Versions and Rollout
OpenAI began piloting group chats in select markets (including Japan, New Zealand, South Korea and Taiwan) and, after positive early feedback, announced a global rollout starting November 20, 2025.
The company is deploying the feature across subscription tiers (Free, Go, Plus, Pro), and recommends users update the mobile app or reload the web app if they don’t immediately see the toggle. Official release notes and the Help Center provide the step-by-step guidance.
Deep Dive: Product Implications, Opportunities and Risks
Productive collaboration. Group chats solve a real UX gap; they let people and the AI share a single history and attachments, which streamlines tasks like planning trips, editing group documents, or running quick research sessions where everyone sees the same outputs.
For education and remote teams, this could reduce friction compared with copying/pasting content across apps.
New social dynamics for AI. Designing the assistant to be selectively social (wait its turn, react with emojis) is an attempt to make interactions less noisy in multi-person settings.
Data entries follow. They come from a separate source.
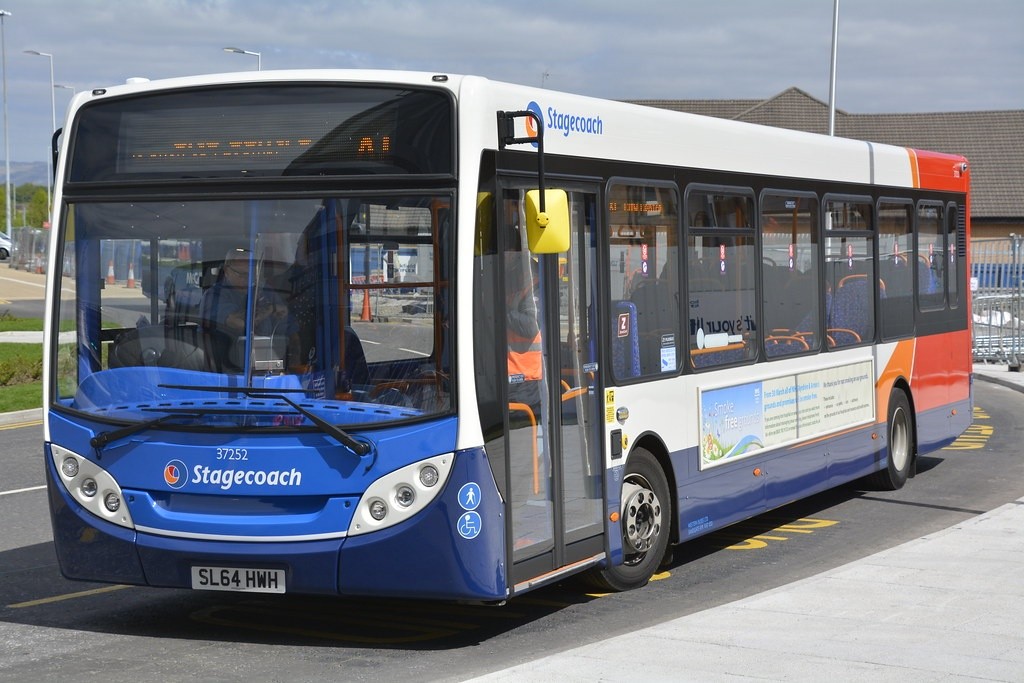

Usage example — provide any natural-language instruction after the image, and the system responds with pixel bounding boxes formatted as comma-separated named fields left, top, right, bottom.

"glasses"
left=226, top=265, right=250, bottom=279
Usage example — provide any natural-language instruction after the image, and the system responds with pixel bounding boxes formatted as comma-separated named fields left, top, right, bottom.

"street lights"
left=222, top=46, right=261, bottom=72
left=0, top=9, right=12, bottom=236
left=54, top=84, right=75, bottom=94
left=22, top=49, right=56, bottom=223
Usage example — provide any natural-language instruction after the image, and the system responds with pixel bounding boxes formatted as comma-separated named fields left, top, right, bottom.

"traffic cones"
left=106, top=260, right=115, bottom=285
left=35, top=256, right=41, bottom=274
left=127, top=262, right=135, bottom=288
left=360, top=289, right=373, bottom=322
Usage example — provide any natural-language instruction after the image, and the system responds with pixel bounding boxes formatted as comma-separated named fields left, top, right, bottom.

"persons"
left=199, top=249, right=298, bottom=370
left=288, top=294, right=373, bottom=399
left=503, top=228, right=544, bottom=429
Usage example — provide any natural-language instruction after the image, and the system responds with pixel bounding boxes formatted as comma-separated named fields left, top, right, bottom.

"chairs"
left=589, top=252, right=932, bottom=378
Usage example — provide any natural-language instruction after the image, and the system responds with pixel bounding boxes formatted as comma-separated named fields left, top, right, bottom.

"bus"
left=40, top=67, right=971, bottom=606
left=139, top=238, right=204, bottom=311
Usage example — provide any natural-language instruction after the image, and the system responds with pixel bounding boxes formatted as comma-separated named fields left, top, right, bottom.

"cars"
left=0, top=231, right=21, bottom=261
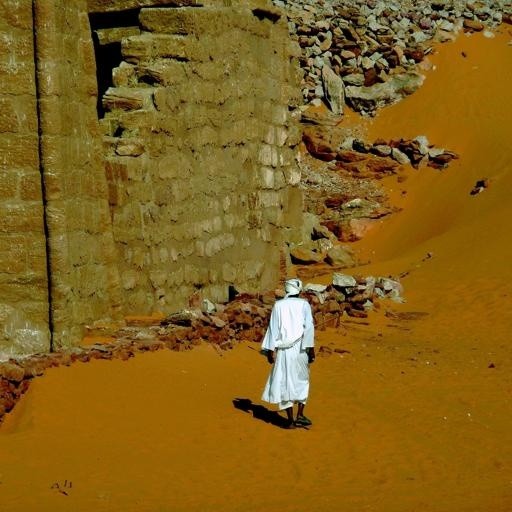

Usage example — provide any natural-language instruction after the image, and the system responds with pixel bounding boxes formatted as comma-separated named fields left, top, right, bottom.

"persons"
left=259, top=279, right=317, bottom=430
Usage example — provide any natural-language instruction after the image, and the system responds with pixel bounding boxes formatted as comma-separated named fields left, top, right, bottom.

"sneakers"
left=295, top=414, right=312, bottom=425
That design choice matters because a model that interrupts constantly would frustrate users; one that’s too quiet would be underused.
Privacy, moderation and safety tradeoffs. Group contexts amplify privacy stakes: multiple people can introduce or share sensitive data, so OpenAI’s decision to disable personal memory and allow group-specific controls is critical.
Still, moderation becomes harder at scale because group chats can be reported and participants removed, but live collaboration introduces more vectors for misuse and accidental exposure. OpenAI’s statement that group chats won’t feed model training if any participant opts out is a notable privacy safeguard.
Commercial implications. By making group features available to Free and paid tiers alike, OpenAI is positioning ChatGPT as a shared productivity platform, not only a personal tool. That opens paths to integrations with calendar, file storage, and workplace apps, and competitive dynamics with collaboration tools that already embed AI (e.g., Microsoft Teams + Copilot, Slack, or other messaging platforms adding generative assistants).
Quick verdict
Group chats are a logical next step that expand ChatGPT’s utility from individual workflows into cooperative ones. The feature is thoughtfully provisioned with memory and training opt-outs, model routing and multimodal support, but it will require continuous tuning around moderation, data handling and UX to be genuinely useful for teams.
Fast Facts
How many people can join a ChatGPT group chat?
Up to 20 participants per group.
Will ChatGPT read my saved memories in a group chat?
No. Any chat that contains more than one person automatically disables account-level personal memories for that conversation; you can set group-specific custom instructions instead.
Which model powers group chats and does it affect my usage limits?
OpenAI dynamically routes group chat prompts to the most suitable model (reports reference GPT-5.1 Auto). Rate limits are applied to the AI’s messages — not to every human message in the chat — though individual plan limits still apply.